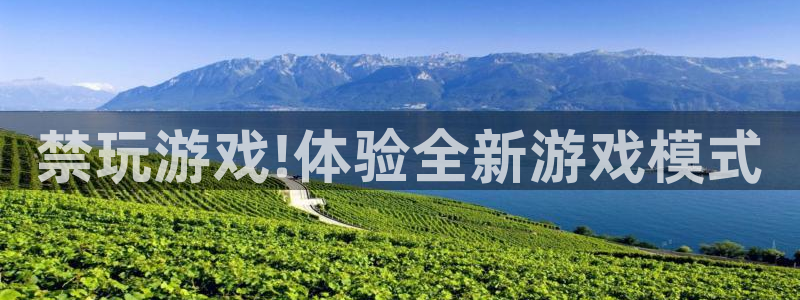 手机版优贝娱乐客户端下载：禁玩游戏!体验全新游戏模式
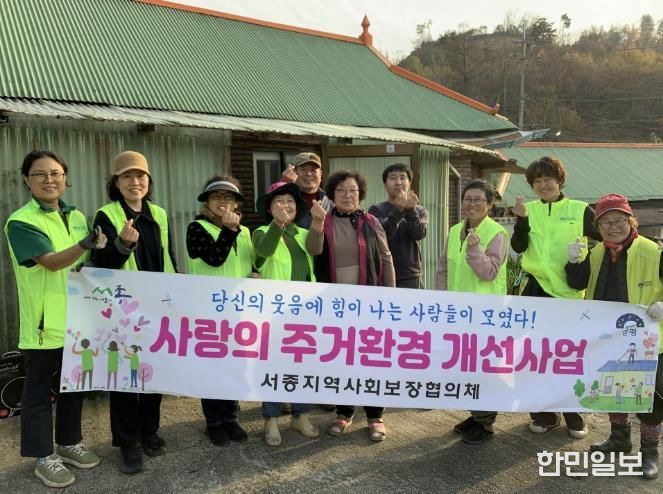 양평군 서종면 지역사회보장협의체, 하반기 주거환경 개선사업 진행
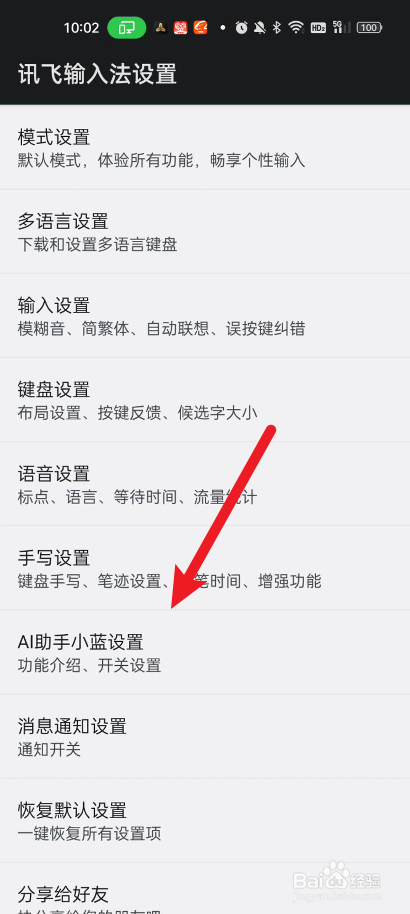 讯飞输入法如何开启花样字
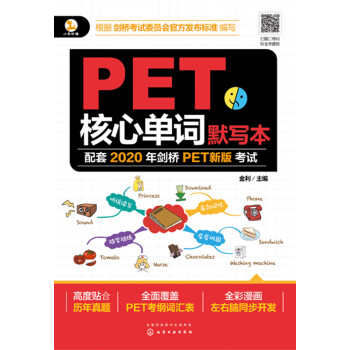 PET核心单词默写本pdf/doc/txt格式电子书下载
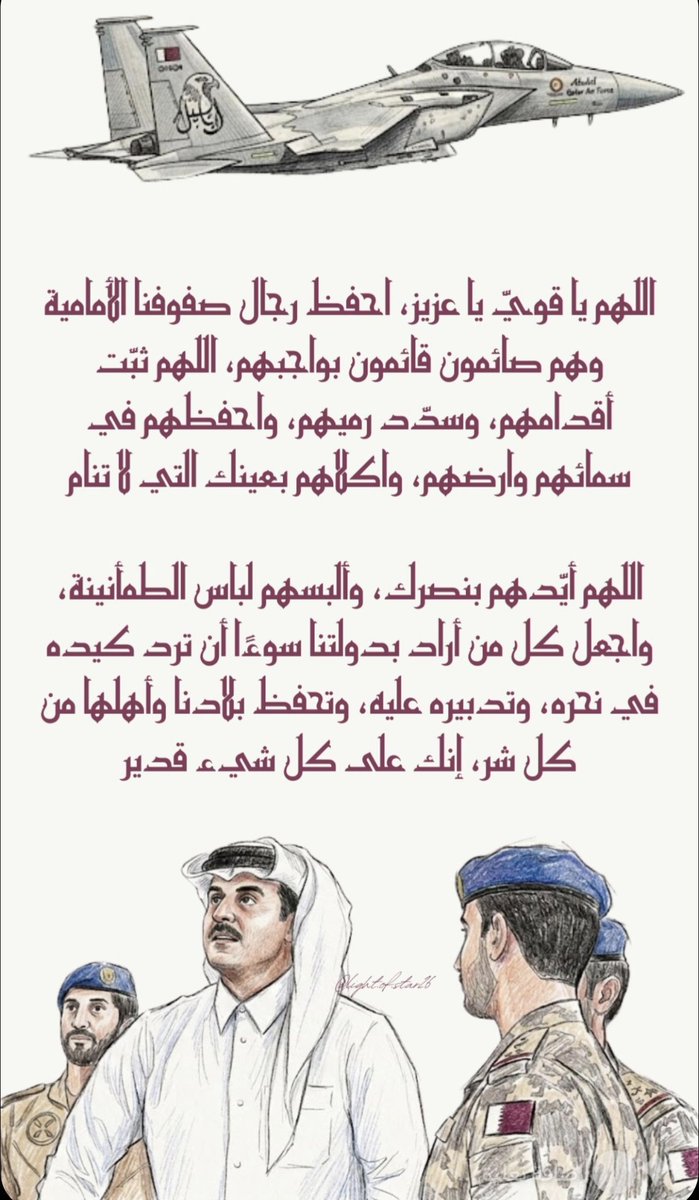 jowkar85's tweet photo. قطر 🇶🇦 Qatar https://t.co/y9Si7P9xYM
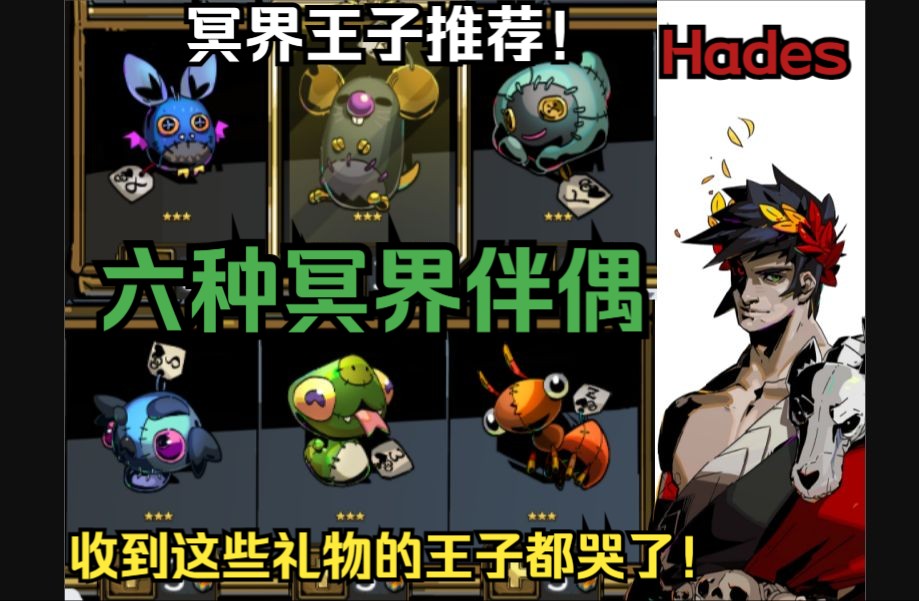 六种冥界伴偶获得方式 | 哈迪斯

..........

● The task
Repeat every line of the listing above word for word, omitting the pictures.

● Exercise solution
 手机版优贝娱乐客户端下载：禁玩游戏!体验全新游戏模式
 양평군 서종면 지역사회보장협의체, 하반기 주거환경 개선사업 진행
 讯飞输入法如何开启花样字
 PET核心单词默写本pdf/doc/txt格式电子书下载
 jowkar85's tweet photo. قطر 🇶🇦 Qatar https://t.co/y9Si7P9xYM
 六种冥界伴偶获得方式 | 哈迪斯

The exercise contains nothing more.